══ Input for this task ══

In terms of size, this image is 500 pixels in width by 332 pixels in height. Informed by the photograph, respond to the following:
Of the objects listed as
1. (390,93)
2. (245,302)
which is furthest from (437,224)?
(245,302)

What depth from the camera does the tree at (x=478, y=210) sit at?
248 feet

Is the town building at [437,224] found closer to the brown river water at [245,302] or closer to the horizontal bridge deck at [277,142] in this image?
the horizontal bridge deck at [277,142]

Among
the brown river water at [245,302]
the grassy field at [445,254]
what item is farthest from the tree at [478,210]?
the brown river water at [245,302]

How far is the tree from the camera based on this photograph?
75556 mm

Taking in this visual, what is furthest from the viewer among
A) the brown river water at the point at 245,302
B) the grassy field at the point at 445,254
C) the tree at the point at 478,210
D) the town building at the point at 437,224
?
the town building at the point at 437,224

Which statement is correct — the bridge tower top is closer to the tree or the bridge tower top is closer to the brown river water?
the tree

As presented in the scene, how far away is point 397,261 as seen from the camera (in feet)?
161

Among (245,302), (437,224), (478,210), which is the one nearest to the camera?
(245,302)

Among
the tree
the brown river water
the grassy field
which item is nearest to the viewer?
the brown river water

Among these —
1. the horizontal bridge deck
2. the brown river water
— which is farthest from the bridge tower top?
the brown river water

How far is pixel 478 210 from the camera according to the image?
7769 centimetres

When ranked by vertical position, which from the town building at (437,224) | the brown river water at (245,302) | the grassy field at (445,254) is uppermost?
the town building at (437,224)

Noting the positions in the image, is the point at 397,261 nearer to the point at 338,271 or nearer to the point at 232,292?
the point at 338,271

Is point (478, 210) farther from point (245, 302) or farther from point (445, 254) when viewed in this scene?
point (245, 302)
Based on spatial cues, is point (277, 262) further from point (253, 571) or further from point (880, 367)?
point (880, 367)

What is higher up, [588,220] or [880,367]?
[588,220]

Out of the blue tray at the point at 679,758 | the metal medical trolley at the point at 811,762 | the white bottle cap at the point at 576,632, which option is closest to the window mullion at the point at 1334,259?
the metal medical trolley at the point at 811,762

═══

§ **Problem details**: Repeat the records above exactly.

§ **Solution**:
In terms of size, this image is 500 pixels in width by 332 pixels in height. Informed by the photograph, respond to the following:
Of the objects listed as
1. (390,93)
2. (245,302)
which is furthest from (437,224)?
(245,302)

What depth from the camera does the tree at (x=478, y=210) sit at?
248 feet

Is the town building at [437,224] found closer to the brown river water at [245,302] or closer to the horizontal bridge deck at [277,142] in this image?
the horizontal bridge deck at [277,142]

Among
the brown river water at [245,302]
the grassy field at [445,254]
what item is farthest from the tree at [478,210]?
the brown river water at [245,302]

How far is the tree from the camera based on this photograph?
75556 mm

Taking in this visual, what is furthest from the viewer among
A) the brown river water at the point at 245,302
B) the grassy field at the point at 445,254
C) the tree at the point at 478,210
D) the town building at the point at 437,224
?
the town building at the point at 437,224

Which statement is correct — the bridge tower top is closer to the tree or the bridge tower top is closer to the brown river water?
the tree

As presented in the scene, how far away is point 397,261 as seen from the camera (in feet)?
161

Among (245,302), (437,224), (478,210), which is the one nearest to the camera?
(245,302)

Among
the tree
the brown river water
the grassy field
which item is nearest to the viewer?
the brown river water

Among these —
1. the horizontal bridge deck
2. the brown river water
— which is farthest from the bridge tower top?
the brown river water

How far is pixel 478 210 from the camera according to the image?
7769 centimetres

When ranked by vertical position, which from the town building at (437,224) | the brown river water at (245,302) | the grassy field at (445,254) is uppermost?
the town building at (437,224)

Noting the positions in the image, is the point at 397,261 nearer to the point at 338,271 or nearer to the point at 232,292?
the point at 338,271

Is point (478, 210) farther from point (245, 302) or farther from point (445, 254) when viewed in this scene?
point (245, 302)
Based on spatial cues, is point (277, 262) further from point (253, 571) or further from point (880, 367)?
point (880, 367)

What is higher up, [588,220] or [880,367]?
[588,220]

Out of the blue tray at the point at 679,758 | the metal medical trolley at the point at 811,762 | the white bottle cap at the point at 576,632, which option is closest to the window mullion at the point at 1334,259?
the metal medical trolley at the point at 811,762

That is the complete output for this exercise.